» **Отрывок текста**:
□ □ □ □ □
Концепт собирает порядок из хаоса мыслимого. Концепт – это сборка мыслимых данностей. Данности при этом могут быть любыми. К примеру, из нескольких палок и досок, предположим, образуется концепт стола. Из нескольких чисел – уравнение. Это простейшие концепты, они состоят из небольшого количества элементов. Есть значительно более сложные и богатые концепты. Например, концепт априори у Канта. Чтобы создать этот концепт, нужно уже обладать некоторыми другими концептами: опыт, чистое, чувственное, интеллигибельное; кроме того – эмпиризм и идеализм; затем – форма и содержание. Все это должно быть промыслено, собрано, понято, чтобы возможным стал концепт априори. Если все эти концепты оставить бессвязными, получится хаос сложных слов. Если умело их собрать, провести между ними хитрые связи, получится концепт априори. Впрочем, при других связях между теми же элементами может получиться другой концепт. Простор для творчества огромен.
Более-менее выяснив, что такое концепт, мы можем перейти к тому, что такое концепт ризомы. Спрашивать это означает спрашивать, как работает этот концепт, что он собирает в форму. Ризома, по указанию авторов, есть форма мысли или книги, то есть книга может быть ризоматической по форме. Мы можем представить себе любой пример так называемого гипертекста в литературе ХХ века – к примеру, работы Милорада Павича, – поняв тем самым, что такое ризоматическая книга: это книга с отсутствующей иерархией, в которой ни одна ее часть не важнее других. Большинство философских текстов Ницше представляют собой гипертекст, ризому (напомню, что Ницше для Делеза – важнейший исток). Афоризмы Ницше можно читать в любом порядке, ни один из них не важнее для общего замысла, чем другой. Последний текст Джеймса Джойса тоже представляет собой ризому.
С книгой все довольно прозрачно, сложнее дело обстоит с ризоматическим мышлением – потому, видимо, что для нас куда привычнее мышление древовидное, желательно со скрытым корнем. Древовидное мышление привязано к какому-то месту, оно в собственном смысле слова укоренено. Корень древовидного мышления зарыт в некоторой традиции, в некоторой идеологии. Любые мифологические структуры, любые метанарративы представляют собой такое общее место, большой топос, к которому накрепко привязывается тот или иной стиль мышления: марксистское мышление, националистическое мышление, либеральное мышление, тотемическое мышление, платоническое мышление. Корень скрыт, но мы-то его хорошо видим. Укорененность древовидного мышления делает его ригидным, неповоротливым и крайне, крайне враждебным к таким мыслительным ходам, которые коренятся в других общих местах. Марксист готов убить за утверждение, что социальная агрессия коренится в ранней эротической травме, потому что это мыслительный ход из другого топоса, корень которого вступает в противоречие с марксистским корнем (звучит это экстравагантно, но смысл ясен).
□ □ □ □ □
» **Перечень записей**:
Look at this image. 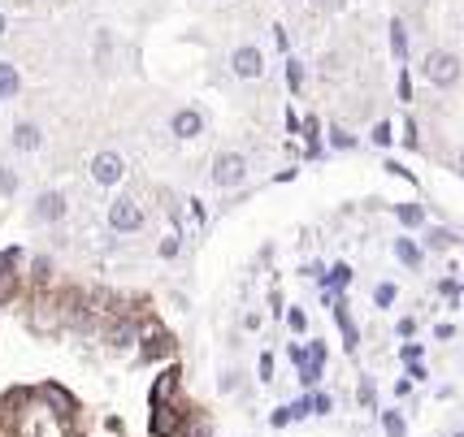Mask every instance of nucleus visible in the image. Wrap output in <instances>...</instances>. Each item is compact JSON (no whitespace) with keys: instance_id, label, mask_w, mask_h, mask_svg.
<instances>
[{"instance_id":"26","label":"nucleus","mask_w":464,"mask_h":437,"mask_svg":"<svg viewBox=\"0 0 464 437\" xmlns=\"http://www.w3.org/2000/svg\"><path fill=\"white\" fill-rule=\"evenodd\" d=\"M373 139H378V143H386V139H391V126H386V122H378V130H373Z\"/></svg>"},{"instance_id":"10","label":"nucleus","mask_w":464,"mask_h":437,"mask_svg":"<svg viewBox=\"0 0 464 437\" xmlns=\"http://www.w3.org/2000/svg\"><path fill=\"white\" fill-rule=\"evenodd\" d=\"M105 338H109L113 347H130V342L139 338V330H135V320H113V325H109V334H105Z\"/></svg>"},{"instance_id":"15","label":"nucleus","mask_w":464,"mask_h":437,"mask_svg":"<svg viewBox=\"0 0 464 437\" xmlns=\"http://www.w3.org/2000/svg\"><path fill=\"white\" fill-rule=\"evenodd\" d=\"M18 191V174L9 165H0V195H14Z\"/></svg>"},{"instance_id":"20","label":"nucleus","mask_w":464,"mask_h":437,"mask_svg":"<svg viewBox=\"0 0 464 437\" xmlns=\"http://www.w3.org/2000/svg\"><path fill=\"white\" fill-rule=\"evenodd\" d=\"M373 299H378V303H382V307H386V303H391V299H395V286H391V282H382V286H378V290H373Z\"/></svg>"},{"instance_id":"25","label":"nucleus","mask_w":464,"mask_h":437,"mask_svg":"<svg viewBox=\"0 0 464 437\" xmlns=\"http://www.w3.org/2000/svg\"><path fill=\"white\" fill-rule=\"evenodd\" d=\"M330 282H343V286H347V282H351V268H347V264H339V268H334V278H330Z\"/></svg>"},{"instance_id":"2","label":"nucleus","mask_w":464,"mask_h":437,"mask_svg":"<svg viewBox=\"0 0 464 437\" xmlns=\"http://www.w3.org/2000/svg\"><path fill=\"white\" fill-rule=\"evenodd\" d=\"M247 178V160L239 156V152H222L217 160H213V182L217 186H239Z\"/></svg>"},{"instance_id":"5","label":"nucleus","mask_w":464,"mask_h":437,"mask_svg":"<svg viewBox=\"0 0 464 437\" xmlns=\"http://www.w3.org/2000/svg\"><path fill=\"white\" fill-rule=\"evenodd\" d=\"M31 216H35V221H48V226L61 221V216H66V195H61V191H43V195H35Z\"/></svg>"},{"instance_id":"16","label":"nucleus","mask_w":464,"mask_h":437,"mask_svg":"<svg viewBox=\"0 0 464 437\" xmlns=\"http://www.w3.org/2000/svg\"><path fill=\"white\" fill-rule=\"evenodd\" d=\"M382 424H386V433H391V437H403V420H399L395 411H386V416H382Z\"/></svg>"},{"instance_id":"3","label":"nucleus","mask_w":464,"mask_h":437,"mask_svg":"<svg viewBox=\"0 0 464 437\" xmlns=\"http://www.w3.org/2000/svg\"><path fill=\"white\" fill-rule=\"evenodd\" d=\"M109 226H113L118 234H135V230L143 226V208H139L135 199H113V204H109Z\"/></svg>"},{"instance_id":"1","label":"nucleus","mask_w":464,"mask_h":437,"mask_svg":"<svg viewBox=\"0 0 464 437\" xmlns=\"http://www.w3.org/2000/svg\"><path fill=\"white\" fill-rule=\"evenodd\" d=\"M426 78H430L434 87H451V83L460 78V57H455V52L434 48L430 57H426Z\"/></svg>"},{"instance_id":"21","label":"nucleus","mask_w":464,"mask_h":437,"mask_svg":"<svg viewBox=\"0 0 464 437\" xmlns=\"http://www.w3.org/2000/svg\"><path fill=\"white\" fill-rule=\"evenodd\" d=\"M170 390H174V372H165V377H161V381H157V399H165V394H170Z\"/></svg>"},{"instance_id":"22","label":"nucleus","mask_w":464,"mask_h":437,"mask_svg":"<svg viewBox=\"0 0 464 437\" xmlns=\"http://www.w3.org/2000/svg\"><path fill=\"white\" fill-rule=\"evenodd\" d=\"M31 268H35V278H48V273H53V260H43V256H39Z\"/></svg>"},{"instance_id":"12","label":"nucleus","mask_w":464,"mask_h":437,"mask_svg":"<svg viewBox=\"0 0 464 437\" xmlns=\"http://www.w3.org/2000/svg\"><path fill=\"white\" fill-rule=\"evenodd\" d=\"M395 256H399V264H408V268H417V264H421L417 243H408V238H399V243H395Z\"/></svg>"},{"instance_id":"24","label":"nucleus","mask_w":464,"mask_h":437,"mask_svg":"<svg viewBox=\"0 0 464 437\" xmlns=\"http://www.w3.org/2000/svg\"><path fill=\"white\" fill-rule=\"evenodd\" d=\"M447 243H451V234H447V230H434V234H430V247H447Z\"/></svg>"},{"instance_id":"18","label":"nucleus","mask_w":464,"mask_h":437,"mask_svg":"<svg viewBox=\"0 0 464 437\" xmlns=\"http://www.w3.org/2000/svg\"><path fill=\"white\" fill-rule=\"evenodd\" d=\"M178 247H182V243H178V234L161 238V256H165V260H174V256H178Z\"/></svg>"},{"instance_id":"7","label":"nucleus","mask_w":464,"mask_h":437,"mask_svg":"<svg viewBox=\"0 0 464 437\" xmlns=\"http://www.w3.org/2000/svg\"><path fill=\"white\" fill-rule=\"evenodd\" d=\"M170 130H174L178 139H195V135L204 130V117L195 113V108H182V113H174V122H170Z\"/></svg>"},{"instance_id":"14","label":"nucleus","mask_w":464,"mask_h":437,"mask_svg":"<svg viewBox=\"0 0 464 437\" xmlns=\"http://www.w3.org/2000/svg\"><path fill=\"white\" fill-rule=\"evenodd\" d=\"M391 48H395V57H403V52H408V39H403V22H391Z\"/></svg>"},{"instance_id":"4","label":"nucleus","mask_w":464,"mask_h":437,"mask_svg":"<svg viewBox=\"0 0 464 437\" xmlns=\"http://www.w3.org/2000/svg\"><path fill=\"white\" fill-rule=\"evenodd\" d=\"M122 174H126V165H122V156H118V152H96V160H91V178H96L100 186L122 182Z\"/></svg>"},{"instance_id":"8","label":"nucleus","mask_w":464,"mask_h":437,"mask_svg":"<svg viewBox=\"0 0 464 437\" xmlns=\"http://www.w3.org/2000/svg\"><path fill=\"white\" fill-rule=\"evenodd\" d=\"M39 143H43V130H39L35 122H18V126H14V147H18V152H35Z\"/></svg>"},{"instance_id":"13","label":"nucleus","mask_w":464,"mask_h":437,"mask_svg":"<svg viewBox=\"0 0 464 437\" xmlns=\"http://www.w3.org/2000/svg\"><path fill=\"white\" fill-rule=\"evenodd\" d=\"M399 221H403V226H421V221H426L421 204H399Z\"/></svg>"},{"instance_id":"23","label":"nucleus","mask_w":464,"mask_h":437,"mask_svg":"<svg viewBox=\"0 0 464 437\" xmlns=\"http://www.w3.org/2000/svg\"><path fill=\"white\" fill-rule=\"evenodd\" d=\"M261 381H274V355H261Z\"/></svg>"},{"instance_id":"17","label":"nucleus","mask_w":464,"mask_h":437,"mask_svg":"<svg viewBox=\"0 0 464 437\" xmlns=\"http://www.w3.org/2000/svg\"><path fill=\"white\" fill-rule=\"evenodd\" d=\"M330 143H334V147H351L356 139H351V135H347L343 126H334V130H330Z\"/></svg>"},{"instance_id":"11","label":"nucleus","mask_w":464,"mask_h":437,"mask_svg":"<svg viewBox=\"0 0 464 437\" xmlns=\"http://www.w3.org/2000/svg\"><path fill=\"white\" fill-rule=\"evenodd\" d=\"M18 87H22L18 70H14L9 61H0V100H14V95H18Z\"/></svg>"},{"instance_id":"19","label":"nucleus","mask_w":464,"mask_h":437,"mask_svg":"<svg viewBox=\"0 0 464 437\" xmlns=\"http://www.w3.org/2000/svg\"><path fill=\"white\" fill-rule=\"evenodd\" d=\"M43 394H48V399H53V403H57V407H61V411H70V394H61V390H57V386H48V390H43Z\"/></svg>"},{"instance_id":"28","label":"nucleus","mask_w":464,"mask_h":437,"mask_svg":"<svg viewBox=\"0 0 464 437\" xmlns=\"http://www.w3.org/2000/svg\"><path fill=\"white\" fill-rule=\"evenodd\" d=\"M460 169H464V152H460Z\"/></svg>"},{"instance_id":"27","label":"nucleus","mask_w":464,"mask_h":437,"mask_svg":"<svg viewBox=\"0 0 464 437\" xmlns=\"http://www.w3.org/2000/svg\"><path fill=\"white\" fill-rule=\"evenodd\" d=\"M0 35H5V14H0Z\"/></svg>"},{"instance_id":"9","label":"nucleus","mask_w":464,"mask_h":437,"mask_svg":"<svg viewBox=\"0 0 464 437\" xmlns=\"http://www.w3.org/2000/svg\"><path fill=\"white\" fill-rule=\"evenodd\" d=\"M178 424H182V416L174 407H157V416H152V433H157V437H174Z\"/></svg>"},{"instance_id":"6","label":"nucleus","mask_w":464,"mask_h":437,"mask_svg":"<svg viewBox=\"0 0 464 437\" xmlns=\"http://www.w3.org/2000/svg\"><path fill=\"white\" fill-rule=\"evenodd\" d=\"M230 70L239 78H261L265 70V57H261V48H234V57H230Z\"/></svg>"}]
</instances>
□ □ □ □ □
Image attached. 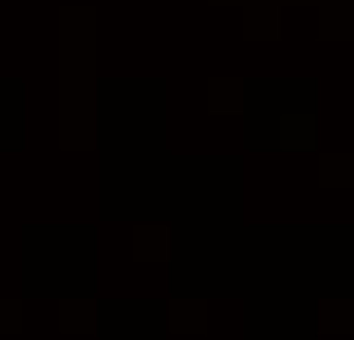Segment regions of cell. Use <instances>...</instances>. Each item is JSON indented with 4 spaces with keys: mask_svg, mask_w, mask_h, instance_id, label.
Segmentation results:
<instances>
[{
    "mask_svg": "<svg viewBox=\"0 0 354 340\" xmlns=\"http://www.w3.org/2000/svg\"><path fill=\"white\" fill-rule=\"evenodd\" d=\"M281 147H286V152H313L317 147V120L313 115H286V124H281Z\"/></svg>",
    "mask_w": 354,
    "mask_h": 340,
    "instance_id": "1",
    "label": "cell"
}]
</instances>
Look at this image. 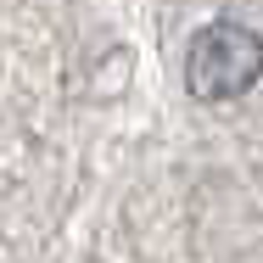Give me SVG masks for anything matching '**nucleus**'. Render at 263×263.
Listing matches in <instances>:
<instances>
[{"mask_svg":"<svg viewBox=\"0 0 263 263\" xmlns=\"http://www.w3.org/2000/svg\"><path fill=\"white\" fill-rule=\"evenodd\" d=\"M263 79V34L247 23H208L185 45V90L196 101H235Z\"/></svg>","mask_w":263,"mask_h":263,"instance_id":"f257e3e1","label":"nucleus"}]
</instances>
□ □ □ □ □
» **Задания упражнения**:
[A] В отрывке о концепте ризомы марксист «готов убить за утверждение», что социальная агрессия коренится в ранней эротической травме. Почему, согласно отрывку? Ответьте одним–тремя предложениями.
[B] Продолжите текст о концепте ризомы, начав сразу после его последнего предложения.
Записи для работы не понадобятся.

» **Ответы к заданиям**:
[A] Это утверждение представляет собой мыслительный ход из другого топоса, и его корень вступает в противоречие с марксистским корнем. Древовидное мышление укоренено в своем общем месте, а эта укорененность делает его ригидным и крайне враждебным к ходам, которые коренятся в других общих местах.

[B]
В таком случае верно, что ризоматическое мышление не будет укорененным, следовательно, оно обретет способность совмещать мысли из разных топосов. Суметь соединить производственные отношения и эротическую травму – значит осуществить ризоматический мыслительный акт, вот только придется потрудиться создать оригинальный концепт для данного синтеза. Ризоматическое мышление ни к чему не привязано, оно не пускает корни и путешествует, как номад (еще один делезианский концепт, чуть менее популярный). Согласимся, что это как минимум интересно, потому что ризоматическое мышление в любой момент норовит выкинуть какое-нибудь коленце. Его неукорененность означает, что от него никогда не знаешь, что ожидать. Таким образом, с ним весело.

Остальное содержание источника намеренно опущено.